- What to do -
Copy all of the data below word for word, keeping every line as it appears.

- Exercise inputs -
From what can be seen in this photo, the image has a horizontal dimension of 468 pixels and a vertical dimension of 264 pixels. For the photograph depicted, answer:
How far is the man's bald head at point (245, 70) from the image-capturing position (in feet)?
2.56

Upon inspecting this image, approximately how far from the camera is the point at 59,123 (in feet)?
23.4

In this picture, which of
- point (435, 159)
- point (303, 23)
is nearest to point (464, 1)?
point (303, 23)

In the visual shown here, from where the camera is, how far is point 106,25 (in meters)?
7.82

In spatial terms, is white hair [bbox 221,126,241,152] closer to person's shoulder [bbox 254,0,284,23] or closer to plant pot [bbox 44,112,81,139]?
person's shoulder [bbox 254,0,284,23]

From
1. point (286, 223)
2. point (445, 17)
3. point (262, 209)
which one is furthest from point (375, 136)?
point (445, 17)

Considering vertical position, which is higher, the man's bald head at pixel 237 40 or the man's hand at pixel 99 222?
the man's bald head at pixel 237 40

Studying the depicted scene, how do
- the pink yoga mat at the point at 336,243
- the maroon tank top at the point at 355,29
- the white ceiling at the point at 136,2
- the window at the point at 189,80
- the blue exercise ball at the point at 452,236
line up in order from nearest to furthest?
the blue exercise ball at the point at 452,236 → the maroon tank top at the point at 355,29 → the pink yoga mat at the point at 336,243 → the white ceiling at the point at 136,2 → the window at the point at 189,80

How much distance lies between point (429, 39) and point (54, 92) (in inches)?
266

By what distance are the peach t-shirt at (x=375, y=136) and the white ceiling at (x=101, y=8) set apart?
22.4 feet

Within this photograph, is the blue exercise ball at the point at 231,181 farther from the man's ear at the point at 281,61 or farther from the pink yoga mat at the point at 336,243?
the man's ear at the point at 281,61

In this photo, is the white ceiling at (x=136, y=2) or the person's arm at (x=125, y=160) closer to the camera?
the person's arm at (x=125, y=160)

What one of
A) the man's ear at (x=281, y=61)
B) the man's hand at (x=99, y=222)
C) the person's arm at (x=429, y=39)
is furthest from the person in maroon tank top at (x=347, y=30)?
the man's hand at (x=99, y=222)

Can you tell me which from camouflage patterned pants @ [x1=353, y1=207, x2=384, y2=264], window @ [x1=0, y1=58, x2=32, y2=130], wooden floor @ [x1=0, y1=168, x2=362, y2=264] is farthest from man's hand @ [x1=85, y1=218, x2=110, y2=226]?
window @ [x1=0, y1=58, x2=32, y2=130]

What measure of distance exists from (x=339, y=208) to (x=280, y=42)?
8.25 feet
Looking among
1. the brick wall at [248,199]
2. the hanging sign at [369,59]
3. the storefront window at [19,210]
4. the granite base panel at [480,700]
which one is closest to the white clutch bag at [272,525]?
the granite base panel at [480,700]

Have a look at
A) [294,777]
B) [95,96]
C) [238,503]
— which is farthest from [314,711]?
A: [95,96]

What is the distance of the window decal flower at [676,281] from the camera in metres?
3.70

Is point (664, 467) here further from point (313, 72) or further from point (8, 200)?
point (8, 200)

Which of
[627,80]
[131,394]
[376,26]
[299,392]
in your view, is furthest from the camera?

- Output -
From what can be seen in this photo, the image has a horizontal dimension of 468 pixels and a vertical dimension of 264 pixels. For the photograph depicted, answer:
How far is the man's bald head at point (245, 70) from the image-capturing position (in feet)?
2.56

Upon inspecting this image, approximately how far from the camera is the point at 59,123 (in feet)?
23.4

In this picture, which of
- point (435, 159)
- point (303, 23)
is nearest to point (464, 1)?
point (303, 23)

In the visual shown here, from where the camera is, how far is point 106,25 (in meters)?
7.82

In spatial terms, is white hair [bbox 221,126,241,152] closer to person's shoulder [bbox 254,0,284,23] or closer to plant pot [bbox 44,112,81,139]?
person's shoulder [bbox 254,0,284,23]

From
1. point (286, 223)
2. point (445, 17)
3. point (262, 209)
which one is furthest from point (375, 136)?
point (445, 17)

Considering vertical position, which is higher, the man's bald head at pixel 237 40 or the man's hand at pixel 99 222?
the man's bald head at pixel 237 40

Studying the depicted scene, how do
- the pink yoga mat at the point at 336,243
- the maroon tank top at the point at 355,29
- the white ceiling at the point at 136,2
- the window at the point at 189,80
- the blue exercise ball at the point at 452,236
line up in order from nearest to furthest?
the blue exercise ball at the point at 452,236 → the maroon tank top at the point at 355,29 → the pink yoga mat at the point at 336,243 → the white ceiling at the point at 136,2 → the window at the point at 189,80

How much distance lies between point (429, 39) and point (54, 92) (in inches)?
266

By what distance are the peach t-shirt at (x=375, y=136) and the white ceiling at (x=101, y=8) set apart?
22.4 feet

Within this photograph, is the blue exercise ball at the point at 231,181 farther from the man's ear at the point at 281,61 or farther from the pink yoga mat at the point at 336,243?
the man's ear at the point at 281,61

In this photo, is the white ceiling at (x=136, y=2) or the person's arm at (x=125, y=160) closer to the camera?
the person's arm at (x=125, y=160)

What one of
A) the man's ear at (x=281, y=61)
B) the man's hand at (x=99, y=222)
C) the person's arm at (x=429, y=39)
is furthest from the person in maroon tank top at (x=347, y=30)?
the man's hand at (x=99, y=222)

Can you tell me which from camouflage patterned pants @ [x1=353, y1=207, x2=384, y2=264], window @ [x1=0, y1=58, x2=32, y2=130], wooden floor @ [x1=0, y1=168, x2=362, y2=264] is farthest from man's hand @ [x1=85, y1=218, x2=110, y2=226]?
window @ [x1=0, y1=58, x2=32, y2=130]

What measure of distance exists from (x=339, y=208) to (x=280, y=42)?
8.25 feet
Looking among
1. the brick wall at [248,199]
2. the hanging sign at [369,59]
3. the storefront window at [19,210]
4. the granite base panel at [480,700]
which one is closest to the white clutch bag at [272,525]?
the granite base panel at [480,700]

Have a look at
A) [294,777]
B) [95,96]
C) [238,503]
— which is farthest from [314,711]?
A: [95,96]

What is the distance of the window decal flower at [676,281] from the camera in metres?
3.70

Is point (664, 467) here further from point (313, 72) or further from point (8, 200)?
point (8, 200)

Which of
[627,80]
[131,394]
[376,26]
[299,392]
in your view, is furthest from the camera?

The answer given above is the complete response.